Republicans have revealed tantalizing new fodder in the controversy over IRS targeting of conservative groups: A key official at the tax agency used the word “crazies” and other derogatory terms to describe some conservatives in a 2012 e-mail exchange.

Let’s just say that Lois Lerner, the Internal Revenue Service official in question, doesn’t come off as very charitable toward those of a different political persuasion from her own.

Rep. Dave Camp, the Republican chairman of the House Ways and Means Committee, forwarded the e-mails to the Justice Department Wednesday as “additional evidence” of possible criminal wrongdoing by Ms. Lerner.

But some context is important here.

Yes, the e-mails add momentum to the side that is arguing for fuller and deeper investigation of the IRS controversy.

She wrote the notes at a time when the division she headed was allegedly putting up roadblocks to conservative organizations applying for tax-exempt status as “social welfare” groups. IRS rules allow such groups to engage in a degree of political activity.

But ultimately, the question at issue will be what Lerner and others at the IRS did on the job, not what their personal political views were.

Although Mr. Camp calls the emails evidence of an “animus” that drove Lerner’s actions at the IRS, it’s not clear from the e-mails alone how her private views did or didn’t affect her actions while on duty.

In the 2012 e-mails, which date from a couple of days after the US presidential election, Lerner appears to be traveling on vacation in England and conversing in the e-mail exchange with a friend.

The Blackberry e-mails, released by Camp, show only Lerner being asked “what’s in store for the weekend,” and giving an answer about her sight-seeing plans. She then relates how she overheard British women talking about America and saying “we’ve bankrupted ourselves.”

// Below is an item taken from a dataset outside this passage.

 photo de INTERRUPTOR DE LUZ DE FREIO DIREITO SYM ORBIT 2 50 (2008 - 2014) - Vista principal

That leads to some discussion of talk radio in the US, which, it should be noted, isn’t exactly known for inspiring calmness, sensitivity, and nuance on either the pro or con side among listeners.

The other person in the e-mail exchange lashes out at conservative show hosts as part of the “whacko wing” of the Republican Party, who say it’s “time to hunker down, buy ammo and food, and prepare for the end.”

Lerner responds: “So we don't need to worry about alien teRrorists. It's our own crazies that will take us down.”

Lerner’s comments (with other derogatory language included) won’t enshrine her as a model of bipartisan comity. And a line about the “hoi poloi” having “ruined” one English village has by itself prompted plenty of guffaws. (Hoi polloi means common people.)

It’s not clear exactly what Lerner meant by the remark. But one online commenter on Fox News took it as a sign of how many Democrats, despite casting themselves as the on the side of ordinary folk, “have so little regard for those they purport to be, ‘protecting.’ ”

The e-mails also show lerner appearing to sympathize with conservative on one point: that the size of the welfare state is a valid political issue to discuss. In regard to the British women saying America is “doing down the tubes,” Lerner says. “They don't seem to see that they can't afford to keep up their welfare state either. Strange.”

Camp, in his new letter (addressed to Attorney General Eric Holder at the Department of Justice), laments that “There is no indication that DOJ is taking this matter seriously.... I hope DOJ will aggressively pursue this case and finally appoint a special counsel, so the full truth can be revealed and justice is served.”

The Ways and Means Committee has already referred evidence to the Justice Department that Lerner improperly used her position to target conservative groups, Camp said.

He also urged the Justice Department to investigate “whether there was unauthorized disclosure of taxpayer information in violation of the law,” citing new evidence of Lerner having worked with IRS information on her home computer in 2012.